[START OF Document text]

Thanks, I'll look into this.

>
>> /*
>> * Initialize a sequence's relation with the specified tuple as content
>> *
>> @@ -406,8 +560,13 @@ fill_seq_fork_with_data(Relation rel, HeapTuple tuple, ForkNumber forkNum)
>>
>> /* check the comment above nextval_internal()'s equivalent call. */
>> if (RelationNeedsWAL(rel))
>> + {
>> GetTopTransactionId();
>>
>> + if (XLogLogicalInfoActive())
>> + GetCurrentTransactionId();
>> + }
>
> Is it actually possible to reach this without an xid already having been
> assigned for the current xact?
>

I believe it is. That's probably how I found this change is needed,
actually.

>
>
>> @@ -806,10 +966,28 @@ nextval_internal(Oid relid, bool check_permissions)
>> * It's sufficient to ensure the toplevel transaction has an xid, no need
>> * to assign xids subxacts, that'll already trigger an appropriate wait.
>> * (Have to do that here, so we're outside the critical section)

[END OF Document text]
[START OF Material]

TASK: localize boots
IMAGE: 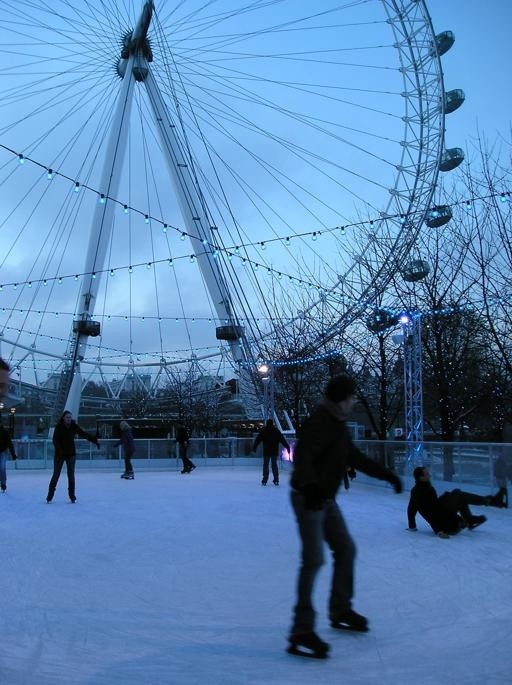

[END OF Material]

▸ **Brief**
Please answer these questions about the code review reply, one per line:
1. Which function is called when XLogLogicalInfoActive() is true?
2. Does the replier think this code can be reached without an xid already assigned for the current xact?
3. According to the comment in the nextval_internal() hunk, which transaction must have an xid?

▸ **The response**
1. GetCurrentTransactionId()
2. Yes, the replier believes it is possible.
3. The toplevel transaction.